En quarante-six ans, les paysans ont reçu plus de deux millions et demi d’hectares, dont 1200 000 cédés par les grands propriétaires en vertu de cette loi de 1864 avant laquelle on peut dire, avec M. Djuvara, qu’il n’existait pas de régime de la propriété foncière, et 1 300 000 provenant des domaines de l’Etat et vendus par lui. La difficulté du problème réside à la fois dans la nécessité de distribuer des terres aux paysans et dans celle de maintenir la grande propriété et de développer la propriété moyenne. Car il serait déraisonnable de croire que la division à l’infini du sol serait un bonheur pour la Roumanie. La culture des céréales se fait d’autant mieux qu’elle couvre, jusqu’à une certaine limite, des espaces plus considérables. L’emploi des machines n’est pas à la portée du petit agriculteur. Des domaines étendus permettent le recours aux méthodes modernes : grâce à celles-ci, le travail ne manquera pas aux ouvriers agricoles, qui trouveront largement à gagner leur vie, même s’ils ne possèdent aucune parcelle en propre. La meilleure preuve en est l’immigration régulière d’ouvriers agricoles étrangers, qui, en dépit d’une réglementation très sévère, viennent tous les ans, au nombre d’une vingtaine de mille, prendre part aux travaux de culture. Aujourd’hui, l’étendue moyenne des propriétés paysannes est d’environ 3 hectares : il ne faudrait pas qu’elle descendît au-dessous de ce chiffre, bien qu’il soit encore supérieur à celui qui lui correspond en France et en Allemagne : et on arriverait infailliblement à un morcellement ultérieur dans un pays où la population croît tous les ans de 100 000 âmes. Il se produirait alors un phénomène analogue à celui qui s’observe en Russie, l’insuffisance des lots accordés a chacun.
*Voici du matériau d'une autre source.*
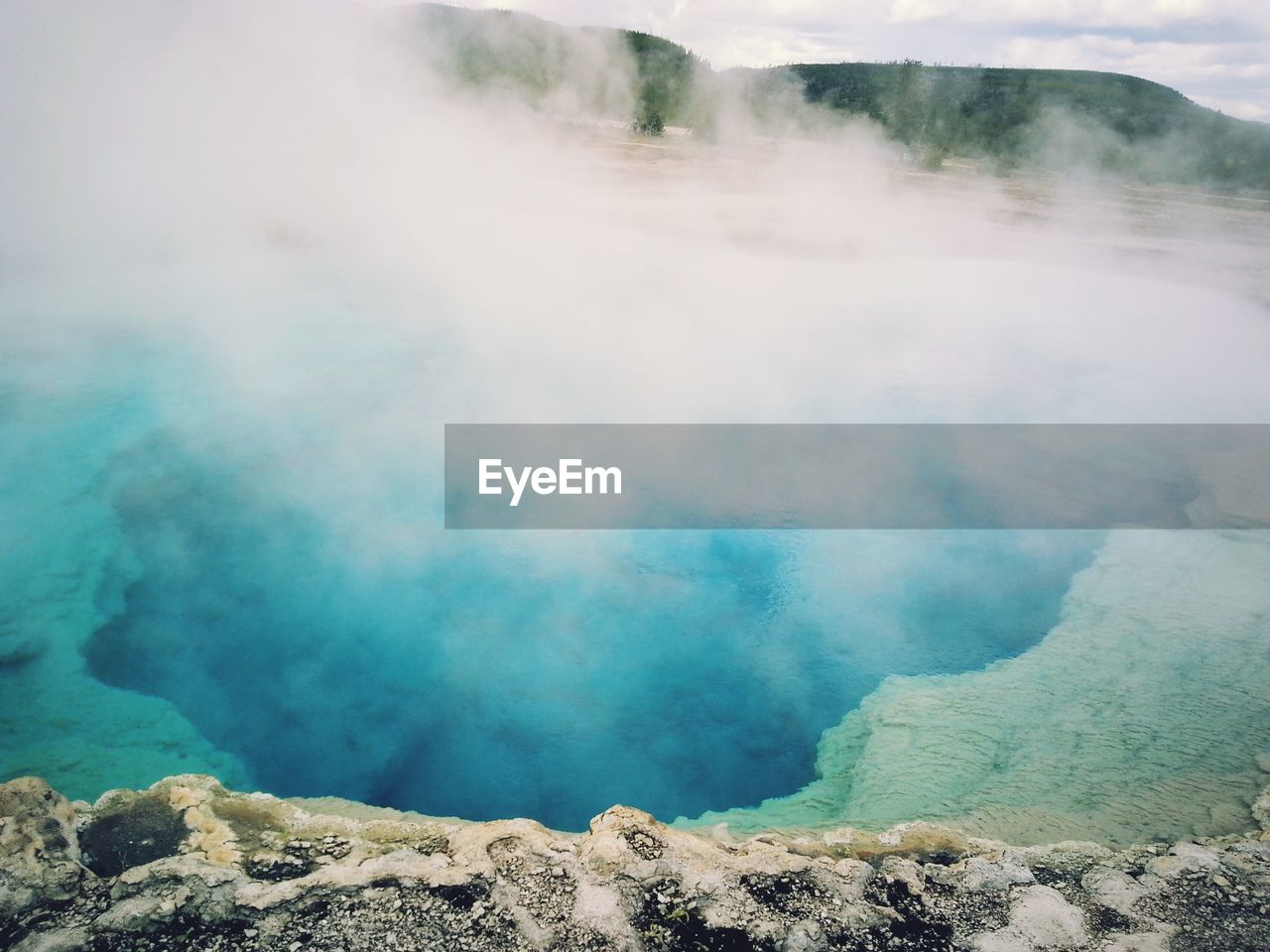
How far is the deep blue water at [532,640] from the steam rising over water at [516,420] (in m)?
0.02

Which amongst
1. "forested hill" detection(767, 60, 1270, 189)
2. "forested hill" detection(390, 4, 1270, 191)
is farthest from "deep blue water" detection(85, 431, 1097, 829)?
"forested hill" detection(767, 60, 1270, 189)

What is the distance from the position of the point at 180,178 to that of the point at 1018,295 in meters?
10.5

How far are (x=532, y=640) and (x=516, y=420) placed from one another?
7.96 ft

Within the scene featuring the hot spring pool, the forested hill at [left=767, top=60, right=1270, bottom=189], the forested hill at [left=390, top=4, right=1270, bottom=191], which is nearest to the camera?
the hot spring pool

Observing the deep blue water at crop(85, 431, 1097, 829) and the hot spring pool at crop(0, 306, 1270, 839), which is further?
the deep blue water at crop(85, 431, 1097, 829)

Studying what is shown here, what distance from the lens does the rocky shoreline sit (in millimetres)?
2150

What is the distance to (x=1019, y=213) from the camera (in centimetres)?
1248

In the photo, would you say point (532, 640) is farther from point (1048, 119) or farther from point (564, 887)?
point (1048, 119)

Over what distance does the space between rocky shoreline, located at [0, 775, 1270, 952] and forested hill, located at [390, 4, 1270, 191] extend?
10.6 meters

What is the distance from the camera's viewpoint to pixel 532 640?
3.96 m

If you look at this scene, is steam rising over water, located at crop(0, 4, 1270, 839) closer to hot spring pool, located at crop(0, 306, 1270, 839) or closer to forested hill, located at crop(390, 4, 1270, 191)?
hot spring pool, located at crop(0, 306, 1270, 839)

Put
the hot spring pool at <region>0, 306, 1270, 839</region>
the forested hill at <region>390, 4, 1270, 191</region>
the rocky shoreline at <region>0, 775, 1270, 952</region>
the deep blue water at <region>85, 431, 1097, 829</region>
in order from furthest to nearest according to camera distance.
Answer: the forested hill at <region>390, 4, 1270, 191</region> < the deep blue water at <region>85, 431, 1097, 829</region> < the hot spring pool at <region>0, 306, 1270, 839</region> < the rocky shoreline at <region>0, 775, 1270, 952</region>

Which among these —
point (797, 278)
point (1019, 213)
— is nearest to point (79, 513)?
point (797, 278)

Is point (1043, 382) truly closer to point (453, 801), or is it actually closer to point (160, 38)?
point (453, 801)
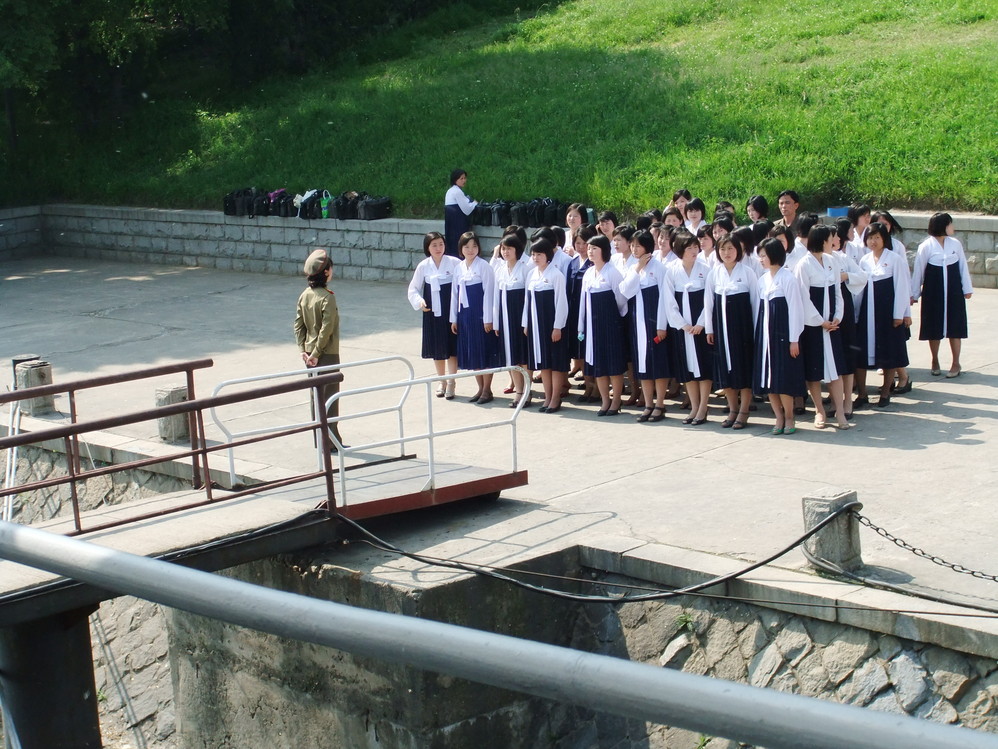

Il est vrai que dans ce dernier pays la situation était » jusque dans les temps récens, aggravée par le mode de répartition des terres dans le mir, où des parcelles infinitésimales et souvent très éloignées les unes des autres étaient données

  1. D’après le rapport de notre attaché commercial, M. Lefeuvre-Méaulle, en 1912 : 1 840 000 hectares étaient cultivés par 3 838 grands propriétaires et 4 122 000 hectares par 1 075 000 paysans.